What is the purpose of "glosses.txt" as a MOM input file?

In my toolbox to xigt conversion script, I have some code that gathers a set of unique POS tags and glosses from the Xigitifed data. The user should then sort the POS tags into the appropriate files that MOM requires (noun-tags.txt, verb-tags.txt, etc.). There is also a “glosses.txt” file that gets fed to MOM, and initially I thought this was just all of the unique glosses in the corpus, but it appears to only be glosses with syntactic information, like 1PL etc, but not glosses that are just “translations” (like ‘bird’).

What is the purpose of this “glosses.txt” file? Does using regex seem like a good way to store only the correct glosses in this file?

glosses.txt should include all of the grams found in the corpora, but no root translations. MOM uses it to determine whether a morpheme is a root or affix. There is already a script (I think thanks to Olga) at mom/util/collect_tags_xigt.py. It generates pos tags and glosses for mom. The pos tags file it produces needs to be divided into nouns and verbs (and adpositions if you are running the BASIL pipeline). The glosses file it produces includes all unique glosses in the corpus and needs to be filtered to remove any stem translations. I think it sorts frequently, making it pretty easy to remove stem translations by hand.

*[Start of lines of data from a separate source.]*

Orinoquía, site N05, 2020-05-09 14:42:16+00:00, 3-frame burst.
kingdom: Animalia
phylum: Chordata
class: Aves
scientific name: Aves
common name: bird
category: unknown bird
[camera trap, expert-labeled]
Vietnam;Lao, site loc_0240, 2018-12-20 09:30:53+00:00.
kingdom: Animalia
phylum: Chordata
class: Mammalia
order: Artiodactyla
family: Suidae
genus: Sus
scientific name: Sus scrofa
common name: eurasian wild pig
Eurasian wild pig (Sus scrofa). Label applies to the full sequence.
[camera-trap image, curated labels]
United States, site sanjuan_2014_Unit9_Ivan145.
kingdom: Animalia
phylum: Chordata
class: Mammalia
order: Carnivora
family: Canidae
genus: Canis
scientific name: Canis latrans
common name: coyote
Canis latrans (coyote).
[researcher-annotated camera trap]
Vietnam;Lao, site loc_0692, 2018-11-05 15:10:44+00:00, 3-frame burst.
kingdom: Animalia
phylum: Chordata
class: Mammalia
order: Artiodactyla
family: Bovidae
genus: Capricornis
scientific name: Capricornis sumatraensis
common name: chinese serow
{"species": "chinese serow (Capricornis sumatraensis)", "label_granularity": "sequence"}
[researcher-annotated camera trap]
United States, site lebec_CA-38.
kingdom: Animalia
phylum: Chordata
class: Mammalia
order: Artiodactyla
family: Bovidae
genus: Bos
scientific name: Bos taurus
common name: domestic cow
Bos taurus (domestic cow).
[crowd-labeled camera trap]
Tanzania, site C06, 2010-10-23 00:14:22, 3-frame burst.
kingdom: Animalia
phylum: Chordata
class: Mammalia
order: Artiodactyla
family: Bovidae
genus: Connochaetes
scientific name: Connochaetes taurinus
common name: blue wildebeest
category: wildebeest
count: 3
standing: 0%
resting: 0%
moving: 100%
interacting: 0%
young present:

Finally getting back to this again…

I found the script, and definitely thanks to @olzama that it exists! But I have a suggestion for how to possibly change it and want input on whether it’s a good idea for a change or not.

As it is now, the script produces 3 files:

  1. pos_tags.txt – set of POS tags retrieved from the Xigt POS tier
  2. glosses.txt – set of glosses retrieved from the Xigt gloss tier
  3. unknown_features.txt – set of glosses not found in the existing Feature Dictionary

Since the unknown_features.txt file is a superset of glosses.txt, and includes mostly all of the root translations, with a handful of potential new feature glosses, I was thinking that maybe glosses.txt should include only the known features, and then the user can look in unknown_features.txt and add any glosses that actually are features both to FeatureDictionary and glosses.txt.

This way the user has to do (slightly) less work and the glosses.txt file won’t include root translations by default anymore.

If I do this… what is the protocol for glosses that appear with periods? It seems that as of now, they show up in glosses.txt as is (e.g. something like “to.be” or “m.sg,” but then in unknown_features.txt they are split up. I assume they are split for unknown_features.txt because when inserting them into the Feature Dictionary they should appear separately (?), but maybe glosses.txt needs them in their original form?